Google BERT Misinformation
With Google pushing BERT as being a major update, it shouldn’t come as a surprise how quickly misinformation has spread. I’ve already started seeing press releases from SEO firms claiming to be skilled in BERT optimization.
While it’s funny to read a press release with poor grammar extolling the virtues of quality content, there is a darker side. Relying on these “alternate facts” could result in a great deal of wasted time and money pursuing an ill-advised strategy using the wrong tactics.
You Can Optimize for BERT
Let’s be clear, BERT is not a ranking signal. Therefore, you cannot optimize pages for a signal that doesn’t exist. BERT can better understand long term queries and as a result surface more appropriate results.

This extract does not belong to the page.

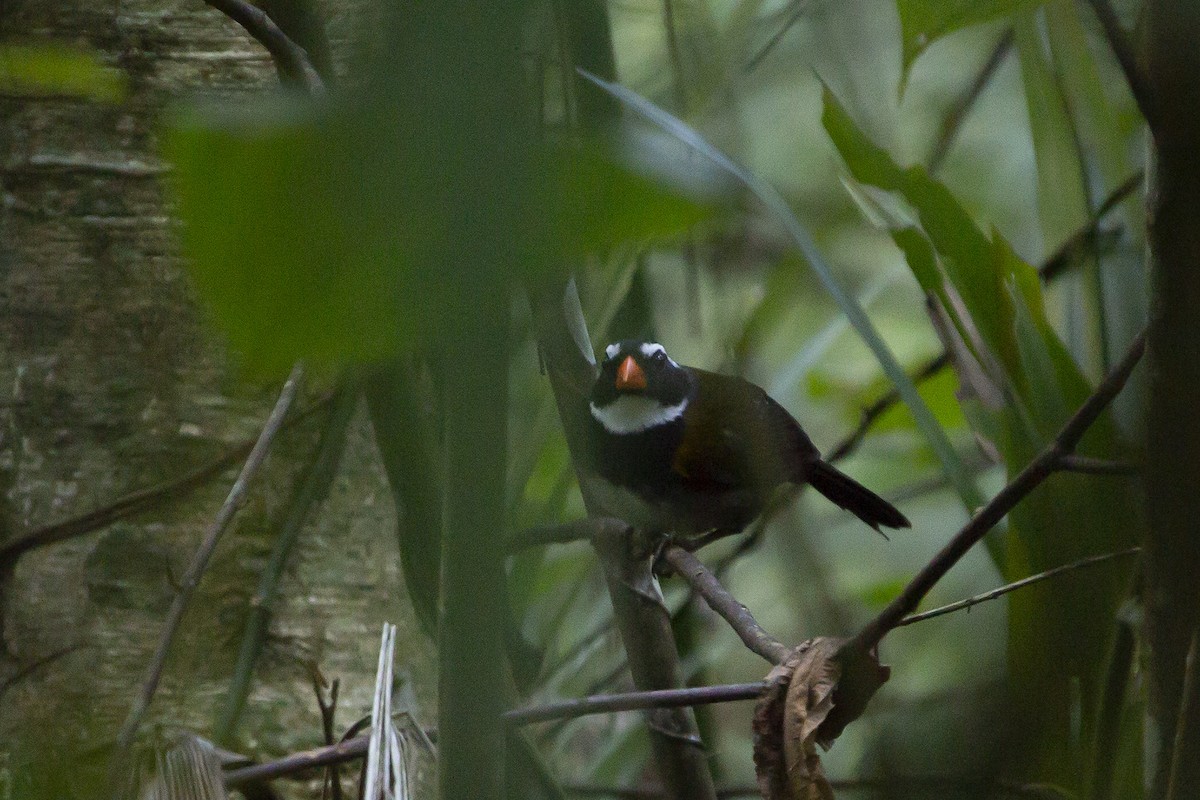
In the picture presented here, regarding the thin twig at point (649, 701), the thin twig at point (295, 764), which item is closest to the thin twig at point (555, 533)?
the thin twig at point (649, 701)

BERT models are applied to both organic search results and featured snippets. While you can optimize for those queries, you cannot “optimize for BERT.”
While we use BERT at MarketMuse for natural language processing, it would be incorrect to say that MarketMuse Suite optimizes for BERT.
You Should Focus More on Long-tail Terms
BERT is not the reason to focus on long-tail keywords. A comprehensive and topically-rich page can still rank for hundreds of search queries. Take a look at this.
A Simple Introduction to Natural Language Processing ranks for 380 keywords including long-tail search terms like “natural language processing with machine learning,” “nlp meaning in machine learning” and many others that keyword tools do not even register.
One topic for which they rank poorly is “natural language understanding course.” Let’s say you decided to create new content instead of optimizing the current page.
What long-tail term would you target?
There are numerous modifiers that could be added on to the term “natural language understanding course” to form “BERT-friendly” phrases:
- The best
- What is a good
- What is a popular
- For dummies
- For beginners
The danger inherent in creating content targeting these very long-tail keywords is you end up with pages of content that address the same search intent. It’s the one-page one-keyword syndrome where people use to right separate pages of content about:
- Yellow widgets
- Red widgets
- Green widgets
I remember those times well, and I don’t want to go back there!
My Google BERT Prediction
Google BERT will affect 20% of searches within a year, double its current percentage. Here’s why.
“people often use “keyword-ese,” typing strings of words that they think we’ll understand, but aren’t actually how they’d naturally ask a question.”
This is not natural.
As more people discover Google’s ability to understand complex queries, the focus will shift from “keyword-ese” toward longer phrases. That’s just human nature.
As Google’s search algorithms become more sophisticated, it’s increasingly difficult to succeed at search engine
manipulation optimization. The ability to use content to craft a narrative of expertise is what will separate the content marketing haves from the have nots. Every Google update offers additional reasons to create better content. A content intelligence platform like MarketMuse can help your organization do this at scale, creating a quicker path to authority.